* _Exercise details_: In the speech on the Irish Disturbance Bill, how many years of tyranny does the speaker say prove that Ireland has been treated as a distinct nation?

* _Extract to read_:
----

4. ON THE IRISH DISTURBANCE BILL. - Daniel O'Connell.

I do not rise to fawn or cringe to this House; - I do not rise to supplicate you to be merciful toward the nation to which I belong,- toward a nation which, though subject to England, yet is distinct from it. It is a distinct nation: it has been treated as such by this country, as may be proved by history, and by seven hundred years of tyranny. I call upon this House, as you value the liberty of England, not to allow the present nefarious bill to pass. In it are involved the liberties of England, the liberty of the Press, and of every other institution dear to Englishmen. Against the bill I protest, in the name of the Irish People, and in the face of Heaven. I treat with scorn the puny and pitiful assertion that grievances are not to be complained of, — that our redress is not to be agitated; for, in such cases, remonstrances cannot be too strong, agitation cannot be too violent, to show to the world with what injustice our fair claims are met, and under what tyranny the people suffer.

----

* _Stored data_:
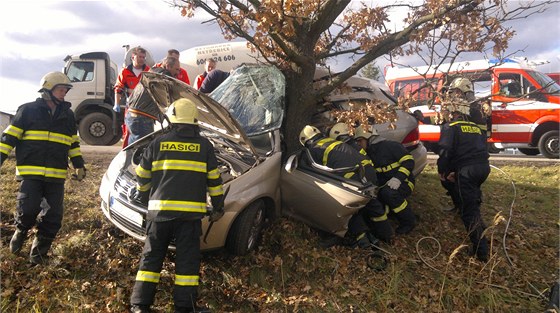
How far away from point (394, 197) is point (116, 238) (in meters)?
3.19

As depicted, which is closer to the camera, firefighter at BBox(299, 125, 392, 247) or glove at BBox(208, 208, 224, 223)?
glove at BBox(208, 208, 224, 223)

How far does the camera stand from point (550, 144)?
31.8ft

----

* _Completed exercise_: Seven hundred years.